• _Work instructions_
Answer these questions from the text on APAC payments, below.
1. What card usage rate does it give for Hong Kong?
2. What total are card payments across APAC expected to reach in 2025?
3. What percentage of consumers in Australia have shopped cross-border?

• _Quoted passage_
******
So are digital payment methods

Card payments across APAC are expected to grow at a CAGR of 12.9% until 2025, reaching $39.7 trillion in 2025. Despite other alternative payment methods growing in popularity across the region, it’s clear that on and offline payments in APAC are still driven by credit and debit cards, with major card schemes including VISA, Mastercard, CUP and JCB. In Singapore, for example, 68% of e-commerce transactions take place via card, in Australia it’s 50%, while in Hong Kong cards have a usage rate of 93%. It’s important to note that digital wallet payments will amount to three-quarters of e-commerce payment methods and over half of POS payments in the Asia-Pacific region by 2025. In other words, card payments across APAC aren’t going anywhere anytime soon, making it more important than ever for merchants to use a payments platform that can provide local acquiring in these regions.

Cross-border trends

For those merchants considering expanding their business, APAC is a good place to start. Cross-border shopping continues to grow in popularity across the region and shows no signs of slowing down. In Singapore, for example, consumers are more likely to shop with international merchants than domestic ones, with 78% of online consumers having made at least one cross-border purchase.  Cross-border eCommerce makes up 55% of all sales in Singapore, suggesting that international merchants have excellent potential for growth in this market. Australia is not far behind, with 61% of consumers having shopped cross-border, which totals to a $4.2 billion market. Due to Hong Kong’s relatively small size, the island’s cross-border e-commerce market takes an astonishing quarter of all e-commerce transactions.
******
• _Data listing_

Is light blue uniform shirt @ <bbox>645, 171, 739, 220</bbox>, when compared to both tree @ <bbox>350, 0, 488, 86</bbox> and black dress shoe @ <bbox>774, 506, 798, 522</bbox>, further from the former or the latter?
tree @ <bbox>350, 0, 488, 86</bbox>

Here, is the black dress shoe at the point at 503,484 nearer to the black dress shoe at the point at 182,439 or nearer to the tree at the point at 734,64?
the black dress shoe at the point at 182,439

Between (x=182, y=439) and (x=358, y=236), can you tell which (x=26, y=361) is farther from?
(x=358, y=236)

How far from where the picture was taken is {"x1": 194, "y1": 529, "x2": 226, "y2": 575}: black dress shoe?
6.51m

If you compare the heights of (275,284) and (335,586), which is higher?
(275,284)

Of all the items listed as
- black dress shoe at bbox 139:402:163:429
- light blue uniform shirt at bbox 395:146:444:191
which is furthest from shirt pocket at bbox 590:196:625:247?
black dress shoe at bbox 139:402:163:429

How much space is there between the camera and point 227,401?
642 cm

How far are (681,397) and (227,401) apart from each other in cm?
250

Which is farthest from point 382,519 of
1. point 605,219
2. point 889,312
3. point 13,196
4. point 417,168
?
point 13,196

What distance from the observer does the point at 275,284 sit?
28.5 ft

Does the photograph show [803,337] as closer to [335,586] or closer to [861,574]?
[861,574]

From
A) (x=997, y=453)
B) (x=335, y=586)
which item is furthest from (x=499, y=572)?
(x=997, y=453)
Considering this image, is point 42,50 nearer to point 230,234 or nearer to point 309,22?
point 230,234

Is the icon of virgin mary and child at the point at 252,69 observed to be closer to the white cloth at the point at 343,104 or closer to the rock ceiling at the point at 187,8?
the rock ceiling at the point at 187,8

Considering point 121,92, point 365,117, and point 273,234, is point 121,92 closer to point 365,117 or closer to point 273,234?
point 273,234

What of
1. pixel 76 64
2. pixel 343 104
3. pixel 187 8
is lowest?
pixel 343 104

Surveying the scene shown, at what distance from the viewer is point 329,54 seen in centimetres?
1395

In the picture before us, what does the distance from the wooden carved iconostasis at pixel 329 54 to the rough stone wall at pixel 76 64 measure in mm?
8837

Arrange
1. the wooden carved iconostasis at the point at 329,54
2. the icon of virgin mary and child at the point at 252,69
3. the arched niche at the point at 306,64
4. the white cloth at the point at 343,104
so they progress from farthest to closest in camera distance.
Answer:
******
• _Written answer_
1. 93%
2. $39.7 trillion
3. 61%